• [Tarefa 1]:
Conforme o comentário no texto citado, em quantas etapas acontece a cura do cego?

Beato Giovanni di Firenzi (Fra Angélico) |
Evangelho
(Mc 8,22-26): Chegaram a Betsaida.
Trouxeram-lhe um cego e pediram que tocasse nele. Tomando o cego pela mão,
levou-o para fora do povoado, cuspiu nos olhos dele, impôs-lhe as mãos e
perguntou: «Estás vendo alguma coisa?». Erguendo os olhos, o homem disse:
«Estou vendo as pessoas como se fossem árvores andando». Jesus impôs de novo as
mãos sobre os seus olhos, e ele começou a enxergar perfeitamente. Ficou curado
e era capaz de ver tudo claramente. Jesus despediu-o e disse-lhe: «Não entres
no povoado».
Comentário: Rev. D. Joaquim MESEGUER García (Sant
Quirze del Vallès, Barcelona, Espanha)
Ficou curado e era
capaz de ver tudo claramente
Hoje
através deste milagre, Jesus fala-nos do processo da fé. A cura do cego em duas
etapas mostra que nem sempre é a fé uma iluminação instantânea, senão que
frequentemente requere um itinerário que nos aproxima à luz para ver claro.
Também é evidente que o primeiro passo da fé - começar a ver a realidade à luz
de Deus— já é motivo de alegria, como diz Santo Agostinho: «uma vez curados os
olhos, que podemos ter de mais valor, irmãos? Alegram-se os que vêm esta luz
que foi feita, a que vêm desde o céu ou a que procede de uma candeia. E que
desgraçados se sentem os que não a podem ver!».
Ao
chegar a Betsaida trazem um cego a Jesus para que lhe imponha as mãos. É
significativo que Jesus o leve para fora; não nos está indicando isto que para
escutar a palavra de Deus, para descobrir a fé e ver a realidade em Cristo,
devemos sair de nós mesmos, de sítios e tempos ruidosos que nos asfixiam e nos
deslumbram para receber a autentica iluminação?

Registros de um conjunto de dados:
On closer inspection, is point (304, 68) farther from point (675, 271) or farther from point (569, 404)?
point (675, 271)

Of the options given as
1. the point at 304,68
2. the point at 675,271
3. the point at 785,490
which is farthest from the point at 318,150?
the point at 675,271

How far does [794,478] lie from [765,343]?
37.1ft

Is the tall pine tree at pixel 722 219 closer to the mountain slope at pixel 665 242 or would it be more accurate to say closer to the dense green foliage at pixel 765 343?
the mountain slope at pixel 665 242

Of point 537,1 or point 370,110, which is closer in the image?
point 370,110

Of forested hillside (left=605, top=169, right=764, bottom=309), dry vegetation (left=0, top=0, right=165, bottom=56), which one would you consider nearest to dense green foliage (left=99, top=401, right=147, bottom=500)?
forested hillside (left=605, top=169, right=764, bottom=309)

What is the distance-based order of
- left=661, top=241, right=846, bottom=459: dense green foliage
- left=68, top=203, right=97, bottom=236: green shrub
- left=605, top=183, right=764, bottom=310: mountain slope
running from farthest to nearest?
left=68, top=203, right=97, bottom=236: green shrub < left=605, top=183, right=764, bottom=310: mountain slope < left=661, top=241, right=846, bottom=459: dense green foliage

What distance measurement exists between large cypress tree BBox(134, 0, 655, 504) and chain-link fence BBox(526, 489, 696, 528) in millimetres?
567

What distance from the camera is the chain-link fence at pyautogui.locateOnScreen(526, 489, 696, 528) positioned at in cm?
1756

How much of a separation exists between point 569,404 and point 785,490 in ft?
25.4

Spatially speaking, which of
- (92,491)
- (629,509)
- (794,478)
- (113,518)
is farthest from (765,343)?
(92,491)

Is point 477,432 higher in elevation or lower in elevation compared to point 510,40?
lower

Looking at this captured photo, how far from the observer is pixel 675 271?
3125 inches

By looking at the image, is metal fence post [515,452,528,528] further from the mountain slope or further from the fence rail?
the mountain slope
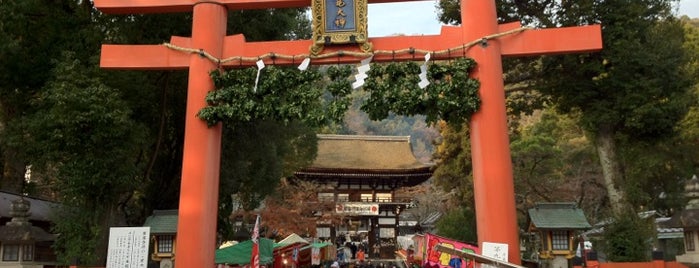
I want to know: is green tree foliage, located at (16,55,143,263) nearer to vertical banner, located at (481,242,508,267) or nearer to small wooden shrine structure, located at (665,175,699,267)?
vertical banner, located at (481,242,508,267)

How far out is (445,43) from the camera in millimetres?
8672

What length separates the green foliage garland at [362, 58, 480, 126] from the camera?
8245 mm

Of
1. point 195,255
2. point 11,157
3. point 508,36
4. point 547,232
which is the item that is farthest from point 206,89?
point 11,157

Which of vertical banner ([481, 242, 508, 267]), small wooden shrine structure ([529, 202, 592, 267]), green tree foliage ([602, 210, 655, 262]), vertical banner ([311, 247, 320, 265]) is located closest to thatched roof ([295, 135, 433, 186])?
vertical banner ([311, 247, 320, 265])

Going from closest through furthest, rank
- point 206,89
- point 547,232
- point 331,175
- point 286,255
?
point 206,89
point 547,232
point 286,255
point 331,175

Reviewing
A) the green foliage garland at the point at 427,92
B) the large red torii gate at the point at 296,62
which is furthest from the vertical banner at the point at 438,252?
the green foliage garland at the point at 427,92

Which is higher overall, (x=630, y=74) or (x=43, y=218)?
(x=630, y=74)

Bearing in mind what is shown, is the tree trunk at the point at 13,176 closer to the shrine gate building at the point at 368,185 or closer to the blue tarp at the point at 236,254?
the blue tarp at the point at 236,254

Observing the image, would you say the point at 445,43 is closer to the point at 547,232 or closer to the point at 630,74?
the point at 547,232

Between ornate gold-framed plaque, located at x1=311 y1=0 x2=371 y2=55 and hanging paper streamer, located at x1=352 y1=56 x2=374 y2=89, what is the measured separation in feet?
0.63

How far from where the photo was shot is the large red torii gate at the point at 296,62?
800cm

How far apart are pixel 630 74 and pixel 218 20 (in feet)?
27.4

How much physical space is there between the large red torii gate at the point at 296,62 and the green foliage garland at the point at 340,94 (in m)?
0.22

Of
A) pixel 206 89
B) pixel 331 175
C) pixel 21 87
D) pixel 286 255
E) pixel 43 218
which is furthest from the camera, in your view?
pixel 331 175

• [Tarefa 2]:
Selecione todas as linhas dos registros que contêm a palavra "higher", levando em conta maiúsculas e minúsculas.

• [Resposta completa 1]:
Em duas etapas.

• [Resposta completa 2]:
Is point 477,432 higher in elevation or lower in elevation compared to point 510,40?
Which is higher overall, (x=630, y=74) or (x=43, y=218)?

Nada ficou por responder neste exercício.